Marquez wins Italian GP as Bagnaia's early charge collapses

by Valentin Khorounzhiy
3 min read

MotoGP championship leader Marc Marquez completed a clean sweep of the Italian Grand Prix at Mugello, following up a sprint win with a combative triumph in the main race.

The works Ducatis ran a special Renaissance-themed livery for the race and put on a show in the early laps with the aid of Marc Marquez, but Bagnaia faded badly and ended up off the podium.

There was no repeat of Saturday's start drama off the line for Marquez, but he came under attack anyway and was pounced on by Bagnaia at Turn 2, Luco.

It was the appetiser for the multi-lap dogfight that followed, with the two Marquez brothers and Bagnaia repeatedly swapping positions in the slipstream on the main straight and hammering the brakes into San Donato - while there was also a Marc Marquez attack on Bagnaia into Materassi that led to the latter hitting his team-mate's rear wheel while trying to get a better exit out of Borgo San Lorenzo.

The contact dropped Bagnaia behind the other Marquez, but he was back into the lead soon enough - and then back into third shortly after that, with Alex Marquez taking second place round the outside of San Donato and the lead into Poggio Secco, and then his brother following him through into second on the main straight.

Two laps later Marc overtook Alex out front and this time no swift counter-attack followed, with the championship leader soon enough dropping both of his pursuers.

He ended up finishing two seconds clear of Alex after 23 laps, the pair now split by 40 points in the standings.

Bagnaia at one point looked like he might at least get second place, but that challenge was short-lived and he instead came under attack from a charging Fabio Di Giannantonio - also in a special-liveried bike, with VR46 promoting a new album by Italian singer Cesare Cremonini this weekend.

Di Giannantonio reeled in Bagnaia and set up the move going downhill through Casanova on the penultimate lap, finishing it off at Savelli, with Bagnaia immediately surrendering.

Di Giannantonio then nearly caught the second of the Marquezes, too, coming up two tenths short.

Bagnaia's fourth-place finish leaves him 110 points off the championship lead.

Marco Bezzecchi was a lonely fifth on the Aprilia, with two other RS-GPs joining him in the top 10.Tech3 KTM's Maverick Vinales looked set to join the podium battle after overtaking Franco Morbidelli at the first corner of the ninth lap, but was removed from the race by Morbidelli's counter-attack three corners later - an overly ambitious lunge down the inside at Materassi that left Vinales bewildered in the gravel.

Morbidelli was swiftly issued a long-lap penalty, served it incorrectly - wide in the loop - and served it again, dropping to seventh. But he re-overtook Raul Fernandez (Trackhouse Aprilia) to bring the bike home in sixth.
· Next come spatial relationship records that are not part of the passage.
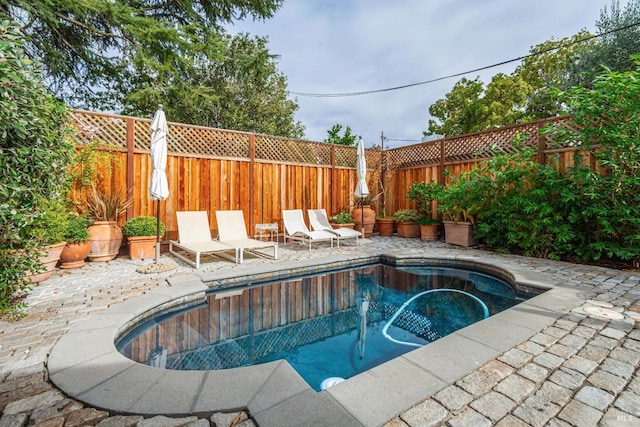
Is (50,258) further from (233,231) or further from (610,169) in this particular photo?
(610,169)

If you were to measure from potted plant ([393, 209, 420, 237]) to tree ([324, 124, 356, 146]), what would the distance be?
9627 mm

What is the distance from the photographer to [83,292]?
134 inches

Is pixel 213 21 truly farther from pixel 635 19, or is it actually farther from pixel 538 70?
pixel 538 70

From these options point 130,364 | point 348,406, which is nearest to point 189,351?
point 130,364

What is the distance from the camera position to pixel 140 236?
209 inches

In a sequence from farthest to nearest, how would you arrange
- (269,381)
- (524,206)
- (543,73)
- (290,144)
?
1. (543,73)
2. (290,144)
3. (524,206)
4. (269,381)

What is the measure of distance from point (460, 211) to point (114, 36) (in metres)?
10.2

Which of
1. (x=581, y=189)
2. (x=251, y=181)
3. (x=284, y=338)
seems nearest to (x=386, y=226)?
(x=251, y=181)

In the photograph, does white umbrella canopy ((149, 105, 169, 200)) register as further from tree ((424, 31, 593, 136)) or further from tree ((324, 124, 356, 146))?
tree ((424, 31, 593, 136))

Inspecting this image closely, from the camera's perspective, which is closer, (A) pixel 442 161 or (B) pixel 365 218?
(A) pixel 442 161

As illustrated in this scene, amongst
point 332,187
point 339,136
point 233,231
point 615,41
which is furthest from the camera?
point 339,136

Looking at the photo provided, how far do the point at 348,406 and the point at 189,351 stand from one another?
1.68 m

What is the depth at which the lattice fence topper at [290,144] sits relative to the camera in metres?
5.64

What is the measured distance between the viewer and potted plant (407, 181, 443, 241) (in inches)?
308
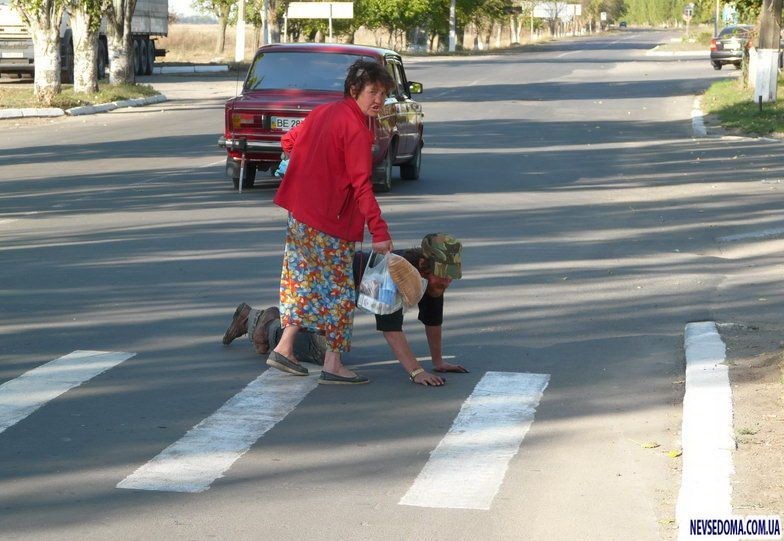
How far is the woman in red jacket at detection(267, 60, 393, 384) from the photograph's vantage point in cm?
742

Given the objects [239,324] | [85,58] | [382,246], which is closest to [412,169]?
[239,324]

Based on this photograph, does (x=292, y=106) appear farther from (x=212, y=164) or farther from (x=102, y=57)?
(x=102, y=57)

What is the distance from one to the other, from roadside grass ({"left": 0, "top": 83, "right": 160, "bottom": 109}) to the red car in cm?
1629

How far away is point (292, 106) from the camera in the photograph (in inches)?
640

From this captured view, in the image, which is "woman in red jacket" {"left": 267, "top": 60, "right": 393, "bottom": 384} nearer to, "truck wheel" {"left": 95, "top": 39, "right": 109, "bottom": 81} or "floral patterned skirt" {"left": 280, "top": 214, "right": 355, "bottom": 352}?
"floral patterned skirt" {"left": 280, "top": 214, "right": 355, "bottom": 352}

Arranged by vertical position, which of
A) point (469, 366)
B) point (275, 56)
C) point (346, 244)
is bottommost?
point (469, 366)

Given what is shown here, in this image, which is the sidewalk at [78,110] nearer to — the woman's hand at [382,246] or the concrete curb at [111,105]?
the concrete curb at [111,105]

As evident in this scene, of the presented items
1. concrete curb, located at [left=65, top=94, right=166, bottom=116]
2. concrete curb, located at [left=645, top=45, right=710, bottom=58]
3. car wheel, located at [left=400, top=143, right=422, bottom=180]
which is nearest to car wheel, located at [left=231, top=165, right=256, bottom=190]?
car wheel, located at [left=400, top=143, right=422, bottom=180]

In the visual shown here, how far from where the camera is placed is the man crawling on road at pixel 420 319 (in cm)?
766

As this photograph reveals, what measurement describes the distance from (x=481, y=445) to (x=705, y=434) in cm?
105

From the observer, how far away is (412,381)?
306 inches

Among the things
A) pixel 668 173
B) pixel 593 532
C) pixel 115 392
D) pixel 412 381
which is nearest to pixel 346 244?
pixel 412 381

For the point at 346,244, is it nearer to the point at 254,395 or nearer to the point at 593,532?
the point at 254,395

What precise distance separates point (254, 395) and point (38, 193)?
9.82 m
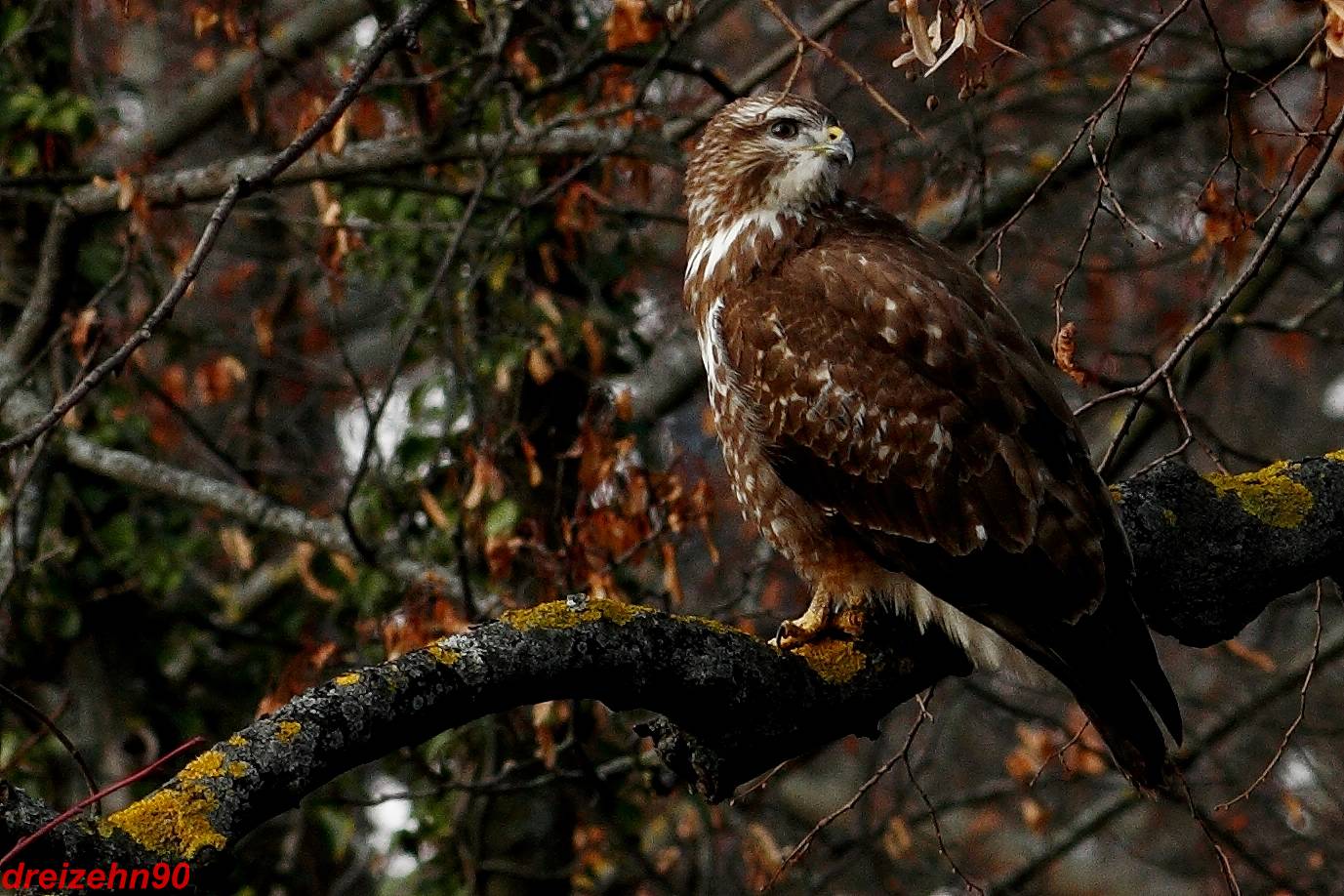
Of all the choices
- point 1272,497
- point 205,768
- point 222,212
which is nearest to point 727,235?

Fernandez took seventh to end what may have been the best - or at least the most important - MotoGP weekend of his career so far, followed by the works KTM duo of Pedro Acosta and Brad Binder, 0.028s apart at the line.

Fernandez's Ai Ogura marked his return from injury with a 10th-place grand prix finish.

Ogura's rookie of the year rival Fermin Aldeguer had to fight through from the back after having to go off-track to avoid clattering into Bezzecchi on the third lap - but had the pace to salvage 12th in the end, behind the leading Honda, that of Joan Mir.

Aldeguer worked his way past the Yamahas of Fabio Quartararo and Miguel Oliveira late on, with Oliveira then beating a fading Quartararo by 0.007s on the run to the line.

Somkiat Chantra (LCR Honda), like Morbidelli, served a double long lap, albeit this one was assessed for a grid prodecure breach. He ended up finishing a worrying 70 seconds off the winner.

Johann Zarco (LCR Honda) and Enea Bastianini (Tech3 KTM) crashed out of the race early on, while Jack Miller (Pramac Yamaha) pulled over in the pits for a yet undisclosed reason.